If this is due to a USPS loop hole then someone should close it if it hurts USPS. If USPS makes additional revenue, so much the better for everyone. With the internet taking over, I think we should just get rid of USPS altogether and rely on companies like UPS and FedEx. That would solve this whole issue!

It is a strange loop hole if it saves UPS money because I find USPS to be more expensive than UPS. I still can not get my mind around that issue.


----------



## Mildcat (Jun 17, 2010)

ctenidae said:


> The shipping thing is interesting- several studies were done on eBay and Amazon shoppers, and it shows that people generally don't factor the cost of shipping into the purchase price. That's why so many thing sell for what seems realyl cheap, with $40 in shipping charges. Sneaky, that.



I don't know how Amazon works but I know a lot of sellers jack up the S&H on Ebay to circumvent the listing fees.


----------



## mondeo (Jun 17, 2010)

I've seen it as an option for a few years now here and there.

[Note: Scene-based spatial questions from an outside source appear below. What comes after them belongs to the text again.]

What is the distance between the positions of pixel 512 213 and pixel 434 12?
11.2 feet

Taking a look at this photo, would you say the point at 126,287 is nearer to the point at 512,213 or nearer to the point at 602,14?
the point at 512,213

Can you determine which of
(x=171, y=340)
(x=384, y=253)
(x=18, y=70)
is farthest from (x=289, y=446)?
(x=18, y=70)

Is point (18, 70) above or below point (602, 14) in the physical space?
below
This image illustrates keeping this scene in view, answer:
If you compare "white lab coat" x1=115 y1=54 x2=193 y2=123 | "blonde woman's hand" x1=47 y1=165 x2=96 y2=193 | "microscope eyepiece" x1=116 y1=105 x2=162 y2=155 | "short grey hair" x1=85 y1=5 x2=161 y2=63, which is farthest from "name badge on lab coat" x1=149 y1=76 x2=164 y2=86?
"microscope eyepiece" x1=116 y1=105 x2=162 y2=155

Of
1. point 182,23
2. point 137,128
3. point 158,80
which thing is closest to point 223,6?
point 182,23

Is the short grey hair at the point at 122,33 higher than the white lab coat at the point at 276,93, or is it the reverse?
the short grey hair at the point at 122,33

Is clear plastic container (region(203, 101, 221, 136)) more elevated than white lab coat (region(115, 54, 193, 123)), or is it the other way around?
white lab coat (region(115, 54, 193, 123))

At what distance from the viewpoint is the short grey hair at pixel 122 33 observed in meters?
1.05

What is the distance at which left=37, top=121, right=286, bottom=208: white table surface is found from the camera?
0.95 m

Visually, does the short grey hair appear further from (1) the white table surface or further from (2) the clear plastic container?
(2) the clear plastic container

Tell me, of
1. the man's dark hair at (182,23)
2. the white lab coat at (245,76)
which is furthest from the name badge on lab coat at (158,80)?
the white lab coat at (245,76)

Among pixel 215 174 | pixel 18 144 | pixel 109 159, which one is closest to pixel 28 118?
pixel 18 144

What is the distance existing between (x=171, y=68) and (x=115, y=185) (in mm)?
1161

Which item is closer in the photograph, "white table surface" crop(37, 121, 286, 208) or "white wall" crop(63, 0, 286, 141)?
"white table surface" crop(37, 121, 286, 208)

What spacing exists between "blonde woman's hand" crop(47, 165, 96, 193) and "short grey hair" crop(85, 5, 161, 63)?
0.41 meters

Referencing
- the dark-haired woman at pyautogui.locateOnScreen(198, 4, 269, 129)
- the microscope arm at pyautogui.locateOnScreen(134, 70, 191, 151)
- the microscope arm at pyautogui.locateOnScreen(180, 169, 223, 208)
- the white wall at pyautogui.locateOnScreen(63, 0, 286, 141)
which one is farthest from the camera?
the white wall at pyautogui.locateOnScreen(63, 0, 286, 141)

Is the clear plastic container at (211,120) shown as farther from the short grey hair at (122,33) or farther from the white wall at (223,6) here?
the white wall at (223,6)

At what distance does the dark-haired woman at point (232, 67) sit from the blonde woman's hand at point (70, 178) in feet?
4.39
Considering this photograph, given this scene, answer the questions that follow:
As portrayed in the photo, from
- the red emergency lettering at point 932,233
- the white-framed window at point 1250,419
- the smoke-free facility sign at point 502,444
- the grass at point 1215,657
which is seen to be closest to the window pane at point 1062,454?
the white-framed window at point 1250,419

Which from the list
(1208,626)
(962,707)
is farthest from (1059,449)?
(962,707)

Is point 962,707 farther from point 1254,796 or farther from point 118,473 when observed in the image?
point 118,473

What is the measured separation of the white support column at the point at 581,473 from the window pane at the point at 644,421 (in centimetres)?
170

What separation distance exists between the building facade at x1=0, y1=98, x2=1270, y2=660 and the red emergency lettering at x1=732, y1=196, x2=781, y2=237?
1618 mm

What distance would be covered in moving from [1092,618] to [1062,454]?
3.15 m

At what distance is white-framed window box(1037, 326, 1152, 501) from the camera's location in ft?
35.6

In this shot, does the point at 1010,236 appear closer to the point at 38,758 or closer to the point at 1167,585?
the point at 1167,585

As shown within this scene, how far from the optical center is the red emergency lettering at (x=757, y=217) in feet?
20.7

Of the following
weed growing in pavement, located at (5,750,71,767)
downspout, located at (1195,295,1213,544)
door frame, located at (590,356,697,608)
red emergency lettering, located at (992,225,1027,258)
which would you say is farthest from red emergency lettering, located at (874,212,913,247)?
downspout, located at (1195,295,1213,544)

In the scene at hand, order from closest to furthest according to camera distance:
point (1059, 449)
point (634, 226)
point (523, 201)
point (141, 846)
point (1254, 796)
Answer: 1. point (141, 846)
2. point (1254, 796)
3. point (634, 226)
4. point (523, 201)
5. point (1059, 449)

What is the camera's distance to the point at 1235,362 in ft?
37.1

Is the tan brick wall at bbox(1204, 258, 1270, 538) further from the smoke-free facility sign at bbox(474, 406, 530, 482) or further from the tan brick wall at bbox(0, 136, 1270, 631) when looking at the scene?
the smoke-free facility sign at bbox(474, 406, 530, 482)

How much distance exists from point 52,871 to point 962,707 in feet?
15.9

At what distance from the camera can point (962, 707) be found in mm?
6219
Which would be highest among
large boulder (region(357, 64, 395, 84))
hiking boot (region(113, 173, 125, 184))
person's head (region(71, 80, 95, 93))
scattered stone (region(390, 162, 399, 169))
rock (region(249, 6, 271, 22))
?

Sometimes it goes all the way UPS, sometimes partially USPS, at different points in the route. But any time I've used that option it's specifically stated a longer time than UPS ground.

I'm guessing the specifics of what packages get routed which ways is the result of an extremely complex automated system, one that may appear random but is anything but. Stuff like optimizing truck routes, truck capacity, cost of storing it in a warehouse vs. offloading, etc. could all factor in. If your stop means the delivery truck has to drive an extra couple miles, it goes to USPS. If someone on your street has a ground delivery for the same day, stays on the truck. Your delivery truck is packed, some of the basic packages go to USPS so as to avoid a second truck (but only enough so that the cheaper UPS truck is filled completely to capacity, chosen based on lowest total cost of delivery.) They spend a ton of money every year trying to make their operation more efficient. I doubt anything actually happens randomly.


----------



## thetrailboss (Jun 24, 2010)

FWIW I ordered some new boots from EMS yesterday online.  Placed the order at 1:30pm.  They shipped it via UPS Ground.  Those shoes were at my house at lunch time today   Amazing how fast EMS gets stuff out...


----------



## wa-loaf (Jun 24, 2010)

thetrailboss said:


> FWIW I ordered some new boots from EMS yesterday online.  Placed the order at 1:30pm.  They shipped it via UPS Ground.  Those shoes were at my house at lunch time today   Amazing how fast EMS gets stuff out...



Don't they ship right out of NH? Proximity makes a difference.


----------



## thetrailboss (Jun 24, 2010)

wa-loaf said:


> Don't they ship right out of NH? Proximity makes a difference.


 
Yep.  Peterborough -->Chelmsford --> Rutvegas --> My home.  

LL Bean was:

Freeport --> Chelmsford --> Rutvegas --> My PO --> My home.


----------



## wa-loaf (Jun 24, 2010)

thetrailboss said:


> Yep.  Peterborough -->Chelmsford --> Rutvegas --> My home.
> 
> LL Bean was:
> 
> Freeport --> Chelmsford --> Rutvegas --> My PO --> My home.



I noticed the Backcountry.com sites seem to have dropped UPS basic.


----------



## thetrailboss (Jun 24, 2010)

wa-loaf said:


> I noticed the Backcountry.com sites seem to have dropped UPS basic.


 
I think as someone else pointed out the local UPS distribution offices might be making the decision on delivery to home vs. post office.


----------



## severine (Jun 25, 2010)

wa-loaf said:


> I noticed the Backcountry.com sites seem to have dropped UPS basic.



Damn. That usually saved me $1 or $2 and got here faster or the same as UPS Ground.


----------